There appeared to be a subtle but fierce competition inside the bus to share a seat with her and enjoy her garrulous company.
By Gopi Ghosh
We could vividly remember the day when she first boarded our chartered bus. A dark, vivacious girl from Andhra. Fairly tall with good built. She would laugh loudly at the slightest pretext.
“I am Beni — Benimala — from Hyderabad.” And, before she would pause you had come to know that she has been working in a private firm as computer operator. She has been living with her parents in Rohini — a Delhi North-West Suburb — for the past two years.
Keeping her non-stop conversation alive she would proudly inform you that she was a Sagittarius girl endowed with all the positive traits that Linda Goodman had ascribed to the persons born under this famous fire sign.
Everyone was amazed at her proficiency in Hindi. And surely, you would not fail to note her unusual affinity for the North and its worthy inhabitants. She would even whisper that although a South Indian herself, she did not feel akin to her own tribesmen at all. Much to your amusement.
Everyone in the bus, thus, got to know her, her likes and dislikes. There appeared to be a subtle but fierce competition inside the bus to share a seat with her and enjoy her garrulous company. The fortunate one would obviously invite envious glances of fellow passengers. She, however, would hop around merrily, from one seat to another, patronizing each one — turn by turn — teasing the elderly ones as well as young hearts with equal fervor. It was this very egalitarian approach that endeared her to one and all in the bus.
No wonder then, it turned out to be a welcome change for this group of prostrate office-goers whose only avocation, so far, was to indulge in deep slumber, soon after they would ensconce themselves into the bus.
By the time you have also learnt that she had changed three buses in six months before joining yours. You became inquisitive. “I didn’t like them” — would be her prompt reply with a straight face. “Then some day, you will change this one too?” you quipped with an untold plea not to repeat the same action here. A burst of laughter followed — “No, no I would not. You people are different”. And the quizzical glance kept on beaming in her wicked eyes — leaving you to figure out what is so ‘different’ out here.
Weeks passed by. As usual, her entry in and exit from the bus would be eagerly watched by everyone. While the ladies would frown, the males would be elated. And the dusky damsel from the Deccan would continue to reign over the occupants.
It was noticed one day, however, that she had now developed a preference for her company. Departing from normal behaviour, she would invariably try to sit with only Brij. Of course to everyone’s discomfiture. Defying all norms of a chartered bus she would fight nastily to reserve a seat in this crowded bus for Brij — in anticipation of his arrival next stop. She would do anything to be seated next to him — paying no heed to the inconvenience or tauntings of others.
Brij would be seen visibly uncomfortable due to her rather strange and excessive overture. As everyone else perhaps. Beni, however, was oblivious of these reactions.
One day, as usual, sitting on the rear row, she was summoning Brij to come and sit near her. Standing near the gate Brij tried hard not to pay any attention to her loud invitation. She became impatient and her voice grew louder. He however remained unmoved — looking away — as if deliberately.

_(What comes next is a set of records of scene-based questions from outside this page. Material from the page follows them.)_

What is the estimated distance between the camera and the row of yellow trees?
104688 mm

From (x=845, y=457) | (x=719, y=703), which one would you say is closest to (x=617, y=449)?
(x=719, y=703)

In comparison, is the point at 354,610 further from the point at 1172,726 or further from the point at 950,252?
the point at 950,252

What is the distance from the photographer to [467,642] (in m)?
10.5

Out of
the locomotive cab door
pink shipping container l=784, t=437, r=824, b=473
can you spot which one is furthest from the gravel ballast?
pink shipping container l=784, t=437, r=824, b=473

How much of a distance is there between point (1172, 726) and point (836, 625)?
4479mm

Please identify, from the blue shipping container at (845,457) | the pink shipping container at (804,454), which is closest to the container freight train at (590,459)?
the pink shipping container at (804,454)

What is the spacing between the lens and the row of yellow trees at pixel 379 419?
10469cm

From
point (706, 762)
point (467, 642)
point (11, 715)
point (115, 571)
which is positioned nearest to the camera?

Beni got up and started getting towards the front. She was halfway through when all of a sudden, Brij asked the girl seated nearby to share the seat. Hurriedly he sat beside her squeezing in the seat.
Everyone was looking on curiously. Beni still tried to say something. Paying no attention, Brij started animated conversation with the girl.
Completely stunned, she could neither move herself nor open up her lips for a moment. Then she pressed her lips, tried to compose herself and went back to her seat slowly. Someone chanted — “kya karu sajani, aaye na baalam”. A burst of laughter followed on.
As if a thousand drums were being beaten in unison. She closed her ears. The cruelty of the sound escalated with the noise of the engine. A dense cloud of humiliation engulfed her. As she tried to hide it, her face grew darker. The journey continued as usual.
Now, she is neither seen exchanging glances or greetings with anyone nor does she smile anymore. She gets on the bus almost covering her face and calmly occupies a corner seat — completely sullen.
No one knows for sure, when she will be able to get over. May be after few days. May be weeks or perhaps, months. Then one day, she will start dreaming again. Dreaming a new hope afresh, perhaps. Perhaps in another bus.